Ванька Перцев уже сгорал жаждой по скандалу и, видимо, «что-то знал».

Староста это почувствовал и думал было спросить Перцева, но поопасился связываться с пьяным и прошел.

Староста отталкивал публику своей постоянной серьезностью, говорил всегда сухо и деловито.

И теперь публика предпочла подойти к пьяному Перцеву, чтобы узнать, в чем дело.

– Да что? Надо начистую говорить. Завсегда, ежели чего коснется – вот хоть бы теперича, – они сию минуту резолюцию: «принимая во внимание» там, али «с одной стороны, а потом с другой». А для дела – слабо. А наш брат…

– По цеху или на шутку врешь? – перебил его шустрый сверловщик.

– Ну, да… выпивай – Перцев, а «ваш брат» как? – наступал бойкий монтер-слесарь.
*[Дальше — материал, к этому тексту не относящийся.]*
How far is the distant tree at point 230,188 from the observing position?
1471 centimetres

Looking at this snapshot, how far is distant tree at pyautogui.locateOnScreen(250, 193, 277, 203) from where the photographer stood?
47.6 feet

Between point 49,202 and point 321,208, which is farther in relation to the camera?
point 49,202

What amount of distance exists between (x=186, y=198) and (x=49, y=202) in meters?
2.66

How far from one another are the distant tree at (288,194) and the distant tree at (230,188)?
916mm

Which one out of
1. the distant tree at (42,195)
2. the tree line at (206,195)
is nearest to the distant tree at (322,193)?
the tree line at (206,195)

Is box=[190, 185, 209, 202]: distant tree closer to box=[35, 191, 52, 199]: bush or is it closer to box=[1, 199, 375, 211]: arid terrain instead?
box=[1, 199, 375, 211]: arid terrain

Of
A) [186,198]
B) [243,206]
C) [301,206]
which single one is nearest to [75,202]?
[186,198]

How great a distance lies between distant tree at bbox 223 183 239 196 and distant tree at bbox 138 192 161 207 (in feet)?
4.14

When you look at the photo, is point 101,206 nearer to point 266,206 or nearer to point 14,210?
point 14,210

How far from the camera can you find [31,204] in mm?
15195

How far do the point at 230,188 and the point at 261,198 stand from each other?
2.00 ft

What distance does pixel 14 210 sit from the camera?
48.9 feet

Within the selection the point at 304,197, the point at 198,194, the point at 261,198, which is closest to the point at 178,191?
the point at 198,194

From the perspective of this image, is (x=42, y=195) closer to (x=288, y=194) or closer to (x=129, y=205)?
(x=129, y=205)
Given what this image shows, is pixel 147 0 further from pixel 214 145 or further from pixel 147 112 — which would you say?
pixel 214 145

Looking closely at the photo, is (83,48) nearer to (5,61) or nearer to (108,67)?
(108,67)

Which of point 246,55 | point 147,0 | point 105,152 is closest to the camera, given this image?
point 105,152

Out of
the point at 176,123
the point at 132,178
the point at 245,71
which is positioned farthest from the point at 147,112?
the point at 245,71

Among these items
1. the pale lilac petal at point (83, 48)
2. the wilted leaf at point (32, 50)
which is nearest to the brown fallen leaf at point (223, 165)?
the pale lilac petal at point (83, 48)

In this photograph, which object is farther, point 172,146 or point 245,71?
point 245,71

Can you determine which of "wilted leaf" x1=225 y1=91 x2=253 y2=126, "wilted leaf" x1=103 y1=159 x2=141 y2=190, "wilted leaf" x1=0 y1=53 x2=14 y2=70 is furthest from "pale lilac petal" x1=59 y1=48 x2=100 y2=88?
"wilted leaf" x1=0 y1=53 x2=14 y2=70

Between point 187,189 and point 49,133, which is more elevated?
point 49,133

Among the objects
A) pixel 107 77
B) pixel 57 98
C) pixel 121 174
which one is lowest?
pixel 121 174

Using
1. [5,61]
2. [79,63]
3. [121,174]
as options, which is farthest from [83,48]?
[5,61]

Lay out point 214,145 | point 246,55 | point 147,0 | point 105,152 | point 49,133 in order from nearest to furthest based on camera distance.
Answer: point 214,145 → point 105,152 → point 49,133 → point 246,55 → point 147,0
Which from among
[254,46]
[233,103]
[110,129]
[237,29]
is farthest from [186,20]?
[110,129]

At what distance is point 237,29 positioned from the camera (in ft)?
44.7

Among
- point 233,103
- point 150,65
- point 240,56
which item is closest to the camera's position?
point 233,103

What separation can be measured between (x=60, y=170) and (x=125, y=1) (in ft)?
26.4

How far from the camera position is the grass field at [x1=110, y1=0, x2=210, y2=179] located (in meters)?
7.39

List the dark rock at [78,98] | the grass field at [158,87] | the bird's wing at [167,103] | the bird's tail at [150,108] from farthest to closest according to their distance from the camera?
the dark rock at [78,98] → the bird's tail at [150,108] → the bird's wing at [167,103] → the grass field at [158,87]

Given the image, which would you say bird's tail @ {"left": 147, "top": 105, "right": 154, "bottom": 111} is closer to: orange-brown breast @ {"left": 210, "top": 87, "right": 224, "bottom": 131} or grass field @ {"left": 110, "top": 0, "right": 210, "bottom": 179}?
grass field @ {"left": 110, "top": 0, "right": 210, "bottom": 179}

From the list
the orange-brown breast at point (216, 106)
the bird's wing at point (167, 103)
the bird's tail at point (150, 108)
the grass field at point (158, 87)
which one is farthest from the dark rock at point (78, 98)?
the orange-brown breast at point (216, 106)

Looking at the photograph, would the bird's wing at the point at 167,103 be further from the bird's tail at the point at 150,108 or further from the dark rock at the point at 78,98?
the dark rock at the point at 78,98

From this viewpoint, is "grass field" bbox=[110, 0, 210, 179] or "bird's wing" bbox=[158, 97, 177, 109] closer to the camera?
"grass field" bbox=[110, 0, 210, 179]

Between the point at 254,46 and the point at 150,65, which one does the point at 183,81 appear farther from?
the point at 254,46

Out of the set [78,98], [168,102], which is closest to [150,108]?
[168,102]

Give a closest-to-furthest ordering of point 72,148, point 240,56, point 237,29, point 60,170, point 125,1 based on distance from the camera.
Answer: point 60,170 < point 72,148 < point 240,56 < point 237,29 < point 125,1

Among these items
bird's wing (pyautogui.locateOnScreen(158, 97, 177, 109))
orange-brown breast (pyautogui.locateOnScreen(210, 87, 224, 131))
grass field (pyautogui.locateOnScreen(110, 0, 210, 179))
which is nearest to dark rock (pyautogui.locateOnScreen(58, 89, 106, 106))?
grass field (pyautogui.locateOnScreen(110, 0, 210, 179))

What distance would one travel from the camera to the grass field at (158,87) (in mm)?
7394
– Да не галди, не наваливайся на одного. Наш брат, – он засучил рукава, не «принимая во внимание» и без «другой стороны», а прямо, – он размахнулся рукой, – сверху… всенепременно круче. кр-рой! И… баста. Понял?

– Да в чем дело-то? Говори по-настоящему, рыло-философ.

– А то, что подыматься надо, а у нас слабит…

Но публика не дослушала Перцева и хлынула к конторе мастера, где начинался скандал.